The armlet
data path
The armlet
architecture overview
Let us now start developing the armlet
architecture. To enable
gate-by-gate construction using minilog
, we will keep the design small.
While most modern designs have a 32- or 64-bit word length,
the armlet
will have a 16-bit word length. That is, all
arithmetic and other operations on data are carried out in basic units
of 16 bits.
The architecture consists of two subsystems. Namely the
armlet
processor itself, and a memory module for storing data.
Here our focus will be on developing the processor design. The exercises will investigate how to build a memory unit in sequential logic.
In essence, the armlet
processor will consist of
internal state elements (the registers),
the external interface (inputs and outputs to units external to the processor, in particular the memory unit), and
the combinational logic joining the state elements (with feedback) and the external interface.
We will develop the armlet
processor in multiple
stages, at each stage making further additions to the design.
To give a quick birds-eye view to the entire architecture, here
is a diagram of the armlet
at the level of subunits:
The feedbacks occur from the outputs at the bottom to matching inputs at the top in the diagram. The inputs and outputs on both sides (left and right) of the diagram are the external interface of the processor, which includes the interface to the memory module.
Our first objective will be to build the computational heart of the processor, namely the arithmetic logic unit (ALU), without paying attention to external interfaces or programmability beyond a single step (clock tick) of computation.

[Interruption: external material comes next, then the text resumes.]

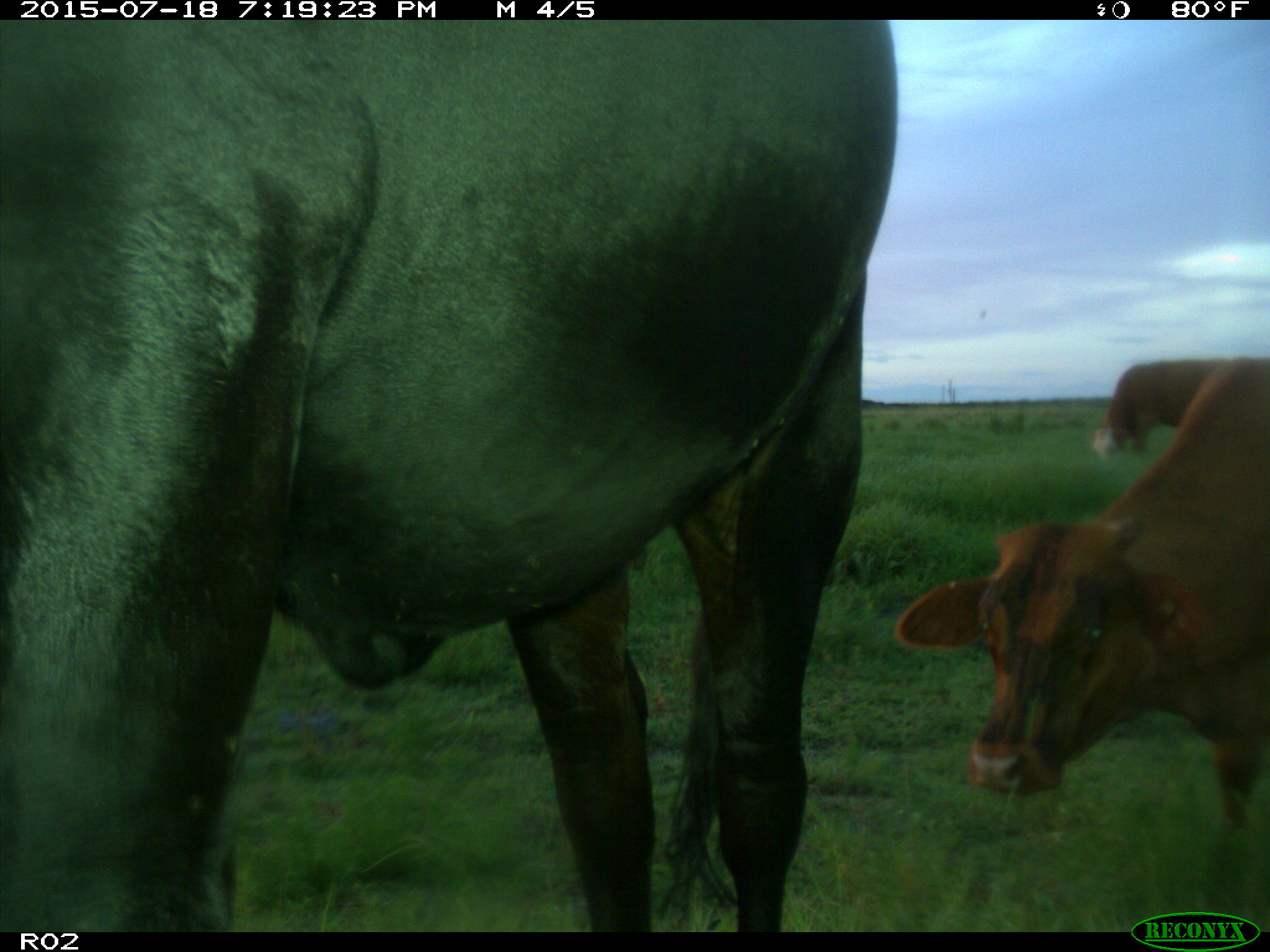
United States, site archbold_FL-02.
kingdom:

Once the ALU is ready, we will extend the design with a simple load/store interface between registers and memory.
The armlet
is fully designed, built, and simulated
in gate-level sequential logic, using package minilog
.
This is convenient from a pedagogical perspective in two respects.
First, nothing is hidden. The entire processor design is about
500 lines of Scala code, and can be found in package armlet
.
We can load any part or all of the design to Trigger
and play
with it. (Indeed, our plan is to introduce the design first by play and
then by work, through programming the armlet
.)
Caveat. The armlet
is a substantially
simplified design compared with an actual ARM architecture,
whereby our main motivation and ambition is to investigate the
principles underlying a computer architecture from
a programmer’s perspective, while avoiding all details and
complexities of a physical implementation, including related
design considerations such as
pipelining, or
parallelism-enabling designs such as
multicore
or
multithreading.
With this motivation in mind, in fact only the basic
Von Neumann architecture remains,
together with a reduced instruction set that is sufficient to run
user code that interfaces with memory. Also the memory interface
is substantially simplified without e.g. caching or virtualization.
In general, processor microarchitecture
is a rapidly evolving topic requiring
substantial further study beyond the basic principles covered in
the armlet
design.
Registers and processor state
The internal state of a processor resides mostly in its registers. Each register typically holds one word of state.
The armlet
has 8 general-purpose registers, which
we will somewhat unimaginatively name as $0
, $1
,
$2
, $3
, $4
, $5
, $6
,
and $7
. Each register has 16 bits of state.
One may view each general-purpose register as a “variable that is physically built into the processor”.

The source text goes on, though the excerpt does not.